At the time of the financial crisis of 2007 and 2008 it was commonplace to say that modern economics, especailly the macroeconomic variety, was in crisis, and needed a fundamental rethink. Alas, the vested interests of established economists have prevailed. Very little rethinking has occured, and this mainly tweaking rather than anything big. This is most striking in the area of monetary policy. The debates now going on in Japan and Britain remind me of the academic papers and discussions that I read about while an economics undergraduate at UCL in 2005-08. Circumstances have changed (in Britain anyway) but not the economics.

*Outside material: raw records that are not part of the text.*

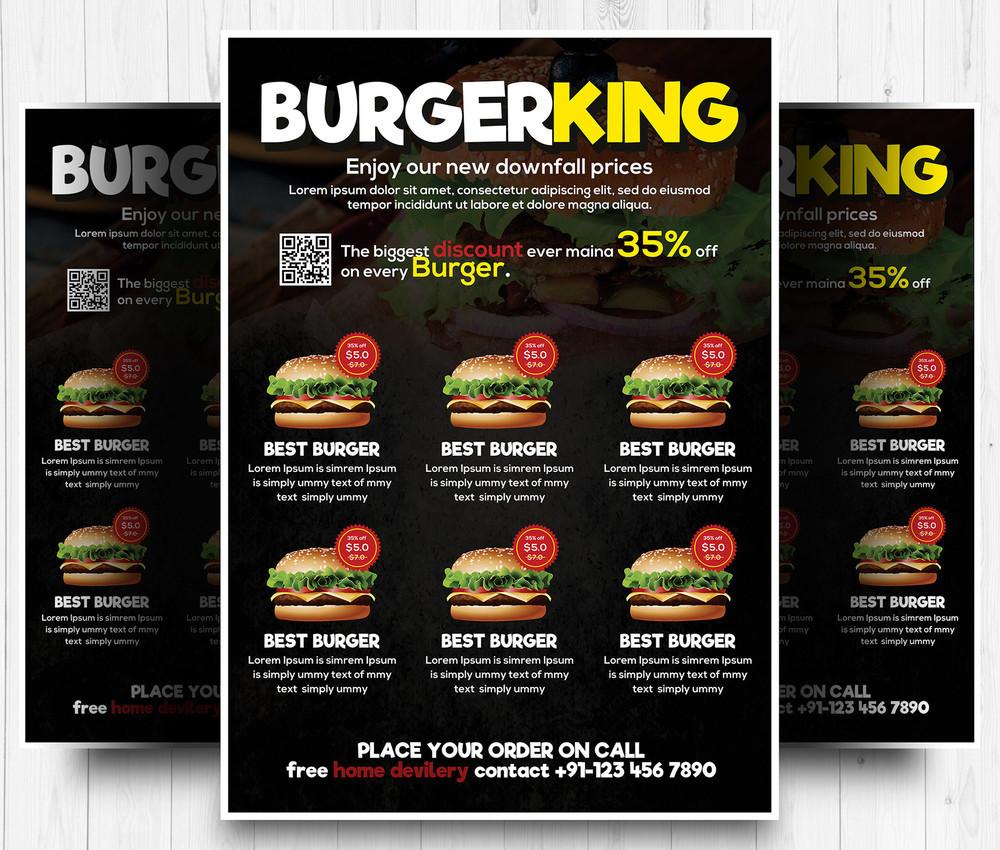 Restaurant Food Menu Design PSD Templates DecoloreNet - Menu brochure template free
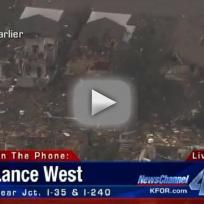 Reporter cries at oklahoma tornado scene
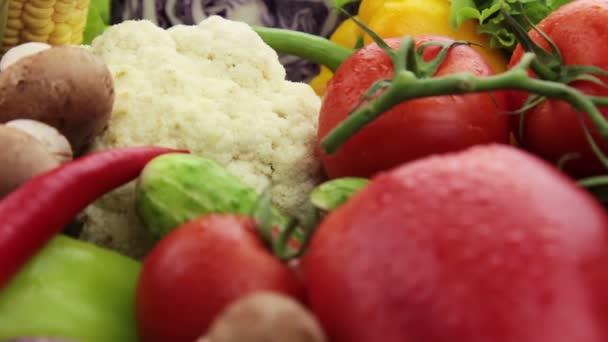 Vértes zöldségek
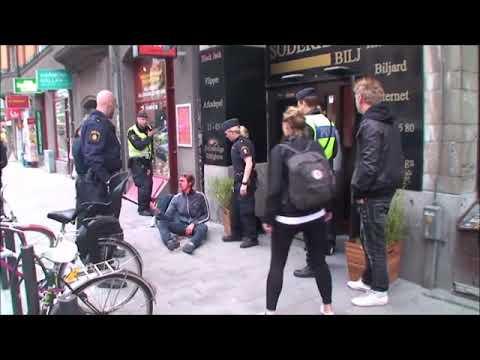 Svenska Slagsmål Del 2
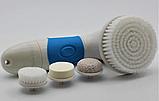 Щетка для очищения лица | Щеточка для умывания лица | Набор для умывания Spa Fx, фото 4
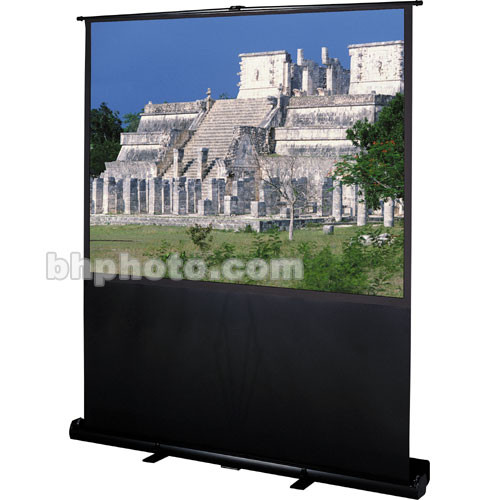 "Da-Lite 83315 Deluxe Insta-Theater Portable Projection Screen (36x48"")"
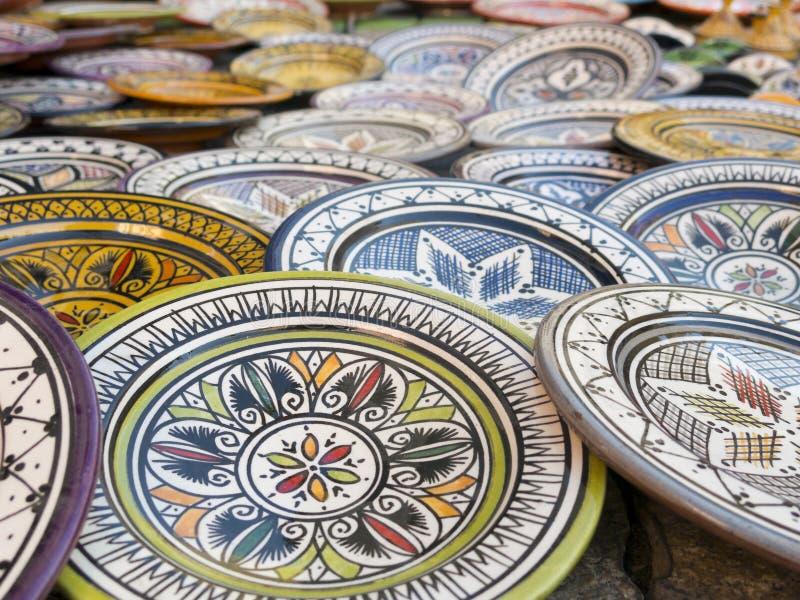 Магриб керамический стоковые фото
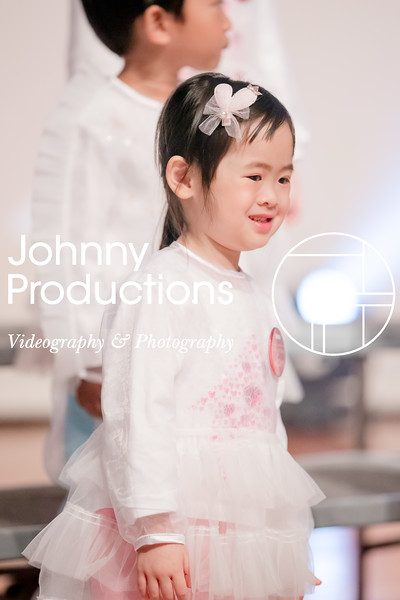 0116_day 2_white shield_johnnyproductions.jpg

Economists of complain that amateurs are guilty of the fallacy of composition: to assume that was is true for a household, say, is also true of all households grouped together in a single economy. It may sensible for a single household to save more of its income to repay debt: but if a whole economy tries this at once, it could be disastrous. But economists are guilty of their own fallacy, though one for which I have not found a commonly used name. I will call it the fallacy of collective nouns. It is idea that by collecting together a group of disparate elements and giving them a name, that you have created a new entity that allows you to ignore its component parts. Most macroeconomic concepts are such collective concepts: GDP, inflation, and so on. Such collectives are useful only up to a point, and then you have you have to look at their component elements. And yet most macroeconomists, even very intelligent and distinguished ones, can’t bear to let go of their collective concepts and carry on using them long after their usefulness has ceased.

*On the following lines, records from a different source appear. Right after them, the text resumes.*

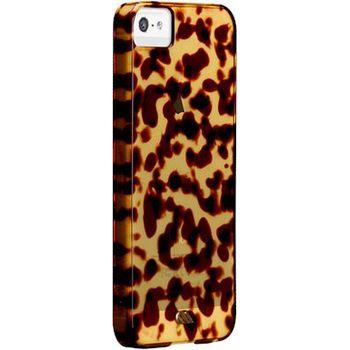Case Mate Tortoiseshell Case pro Apple iPhone 5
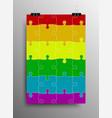 lgbt pride flag rainbow symbol vector image vector image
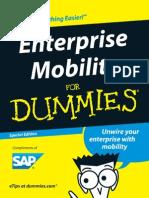 SAP Enterprise Mobility for Dummies Guide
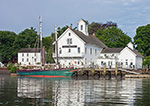 """Connecticut River Museum with Schooner """"Mary E"""" at Dock, Connecticut River, Essex, CT"""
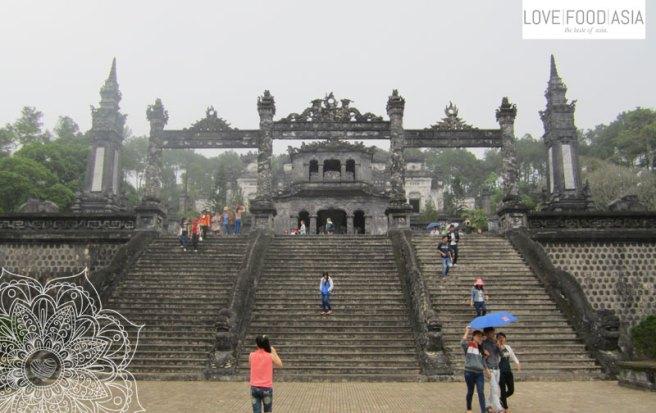 At the tombs of Hue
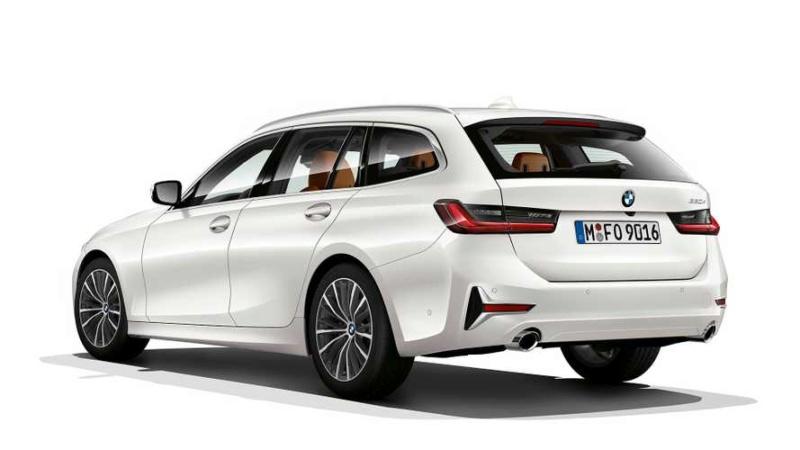 2018 - [BMW] Série 3 [G20/G21] - Page 31 6fa6f810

This is clearly the case with the idea called “monetary policy”. The conventional idea is that an economy has something called a “money supply”, which can be manipulated through policy instruments under the control of a central bank. In turn this money supply affects the behaviour of the people that form the economy with fairly predictable effects on things like consumer prices,wages, investment and output. All of this is very questionable in a modern economy. It is much more helpful to think of the particular components of “monetary policy”: central bank interest rates, state purchases of its own and other bonds, bank regulation, and so forth, and how these affect the various parts of the economy acting through the financial markets.

The conventional economic thinking runs something like this: the economy (Britain and Japan in particular) is stagnating with relatively low levels of inflation, but high or rapidly rising levels of government debt. In order to pay back this government debt you need to break out of the stagnation and grow, or (whisper it) let inflation make the debt more affordable. To do this you need to “loosen” monetary policy and increase the supply of money. With more money in their pockets, people go out and spend more, leading either to growth or inflation. To do this the central bank lowers interest rates, and where this does not work, use other measures like Quantitative Easing. Cue lots of debate about the relevance of inflation targeting and its alternatives (nominal GDP targets for example), all well within the comfort zones of economists.

There are very many problems associated with this line of reasoning. It is far from clear what money is. However it is clear that commercial bank accounts form the most important part of it, and this is a function of commercial bank policies, not those of a central bank, whose influence is increasingly marginal. It isn’t clear that large bank balances lead to increased spending, least of all on constructive economic things like consumption or proper investment (as opposed to chasing up the value of assets in fixed supply). Rising prices do not necessarily make debt more affordable: that requires rising income for the people holding the debt. And it goes on.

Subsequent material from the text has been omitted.